Affected users are encouraged to test the fix and report feedback.
Comment 17 Mark Mclean 2017-02-15 18:29:59 UTC
Well. I think I am to be here again?? I loaded 5.3.0.3. 
My ods file was OK, looked good, I entered date, time, saved, 3 times, worked good.
xls file opened OK, looked good, entered date, time, saved, it took a long time saving, and went from 3.7 to 150.2mb.
Opened xls 2 more times, blank. I took screen shots.
Comment 18 Justin L 2017-02-15 18:39:57 UTC
(In reply to Mark Mclean from comment #17)
> Well. I think I am to be here again?? I loaded 5.3.0.3. 
> My ods file was OK, looked good, I entered date, time, saved, 3 times,
> worked good.
> xls file opened OK, looked good, entered date, time, saved, it took a long
> time saving, and went from 3.7 to 150.2mb.

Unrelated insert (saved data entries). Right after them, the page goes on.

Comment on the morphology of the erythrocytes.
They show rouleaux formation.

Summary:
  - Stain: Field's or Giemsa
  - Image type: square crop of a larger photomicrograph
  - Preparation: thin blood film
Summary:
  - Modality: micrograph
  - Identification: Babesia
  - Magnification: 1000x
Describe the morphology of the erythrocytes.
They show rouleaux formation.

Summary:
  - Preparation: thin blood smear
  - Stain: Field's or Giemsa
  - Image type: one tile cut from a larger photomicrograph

> Opened xls 2 more times, blank. I took screen shots.

Hi Mark,
   We know that it didn't work in 5.3.0. The fix from today goes into 5.3.1 which will be released in about a month, and also in 5.2.6 which will be similarly be released in about a month.  Until then, you will need to use 5.2.4.  Sorry for the trouble.
Comment 19 Xisco Faulí 2017-02-20 13:26:27 UTC
*** Bug 106104 has been marked as a duplicate of this bug. ***
Comment 20 Xisco Faulí 2017-03-17 10:54:42 UTC
*** Bug 106589 has been marked as a duplicate of this bug. ***
Comment 21 Artem 2017-03-17 11:12:27 UTC
Confirm the problem is fixed in 3.5.1.